3° Après l’article 63, sont insérés trois articles 63-1 à 63-3 ainsi rédigés :
« Art. 63-1. – Le Conseil supérieur de la magistrature se prononce dans le délai de douze mois à compter du jour où il a été saisi en application de l’article 63, sauf prorogation pour une durée de six mois renouvelable par décision motivée.
« Art. 63-2. – Si, à l’expiration d’un délai de huit mois à compter du jour où le Conseil supérieur de la magistrature a été saisi dans les conditions prévues aux deux premiers alinéas de l’article 63 pour rendre son avis sur la situation du magistrat ayant fait l’objet d’une interdiction temporaire d’exercice, aucune décision n’a été prise par le garde des sceaux, l’intéressé est rétabli dans ses fonctions, sauf prorogation pour une durée de quatre mois après avis motivé du Conseil.
« Si l’intéressé fait l’objet de poursuites pénales, le garde des sceaux, ministre de la justice, peut, après avis du Conseil, maintenir l’interdiction temporaire d’exercice jusqu’à la décision définitive sur les poursuites disciplinaires.
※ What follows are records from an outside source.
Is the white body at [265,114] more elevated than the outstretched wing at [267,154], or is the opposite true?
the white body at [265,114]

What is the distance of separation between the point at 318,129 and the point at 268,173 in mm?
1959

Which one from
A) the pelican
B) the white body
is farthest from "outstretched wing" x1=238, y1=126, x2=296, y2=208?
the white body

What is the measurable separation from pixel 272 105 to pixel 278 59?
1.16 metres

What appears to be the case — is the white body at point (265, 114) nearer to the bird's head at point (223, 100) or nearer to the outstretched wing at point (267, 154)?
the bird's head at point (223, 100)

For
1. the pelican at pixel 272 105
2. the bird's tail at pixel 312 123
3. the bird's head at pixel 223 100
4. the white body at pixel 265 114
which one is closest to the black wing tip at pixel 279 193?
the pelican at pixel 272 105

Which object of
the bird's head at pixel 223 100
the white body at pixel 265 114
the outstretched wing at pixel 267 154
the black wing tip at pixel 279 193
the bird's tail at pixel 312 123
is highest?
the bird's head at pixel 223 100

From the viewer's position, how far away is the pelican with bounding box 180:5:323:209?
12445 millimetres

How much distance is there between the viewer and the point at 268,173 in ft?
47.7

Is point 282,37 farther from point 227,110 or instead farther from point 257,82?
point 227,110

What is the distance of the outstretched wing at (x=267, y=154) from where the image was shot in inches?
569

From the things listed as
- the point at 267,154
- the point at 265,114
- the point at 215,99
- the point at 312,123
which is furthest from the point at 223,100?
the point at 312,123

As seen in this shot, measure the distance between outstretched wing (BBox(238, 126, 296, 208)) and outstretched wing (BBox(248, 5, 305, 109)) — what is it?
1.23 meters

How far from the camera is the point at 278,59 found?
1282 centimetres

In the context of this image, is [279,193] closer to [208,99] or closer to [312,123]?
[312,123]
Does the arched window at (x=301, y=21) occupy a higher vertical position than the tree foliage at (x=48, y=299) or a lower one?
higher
« Art. 63-3. – Dès la saisine du Conseil supérieur de la magistrature, le magistrat a droit à la communication de son dossier et des pièces de l’enquête préliminaire, s’il y a été procédé.
« Le président de la formation de discipline désigne, en qualité de rapporteur, un membre de cette formation. Il le charge, s’il y a lieu, de procéder à une enquête. Lorsque le Conseil supérieur de la magistrature a été saisi par un justiciable, la désignation du rapporteur n’intervient qu’après l’examen de la plainte par la commission d’admission des requêtes du Conseil supérieur mentionnée à l’article 63. Les dispositions de l’article 52 sont applicables. »
L'amendement n° 54, présenté par M. Pillet, au nom de la commission, est ainsi libellé :
Alinéa 8
Après les mots :
garde des sceaux,
insérer les mots :
ministre de la justice,
La parole est à M. le rapporteur.
L'amendement est adopté.
L'article 26 est adopté.
Mes chers collègues, nous avons examiné 44 amendements au cours de la journée ; il en reste 18 à étudier sur ce texte.
Je rappelle en outre que 226 amendements sont à examiner sur le projet de loi portant application des mesures relatives à la justice du XXIe siècle.
La suite de la discussion est renvoyée à la prochaine séance.
Voici quel sera l’ordre du jour de la prochaine séance publique, précédemment fixée au mercredi 4 novembre 2015, à quatorze heures trente, le soir et la nuit :
Suite du projet de loi organique relatif à l’indépendance et l’impartialité des magistrats et à l’ouverture de la magistrature sur la société (procédure accélérée) (n° 660, 2014-2015) et projet de loi portant application des mesures relatives à la justice du XXIe siècle (procédure accélérée) (n° 661, 2014-2015) ;
Rapport de M. François Pillet, fait au nom de la commission des lois (n° 119, 2015-2016) ;
Texte de la commission des lois (n° 120, 2015-2016).
Rapport de M. Yves Détraigne, fait au nom de la commission des lois (n° 121, 2015-2016) ;
Texte de la commission des lois (n° 122, 2015-2016).
Personne ne demande la parole ?…
La séance est levée.
La séance est levée le mercredi 4 novembre 2015, à zéro heure quarante-cinq.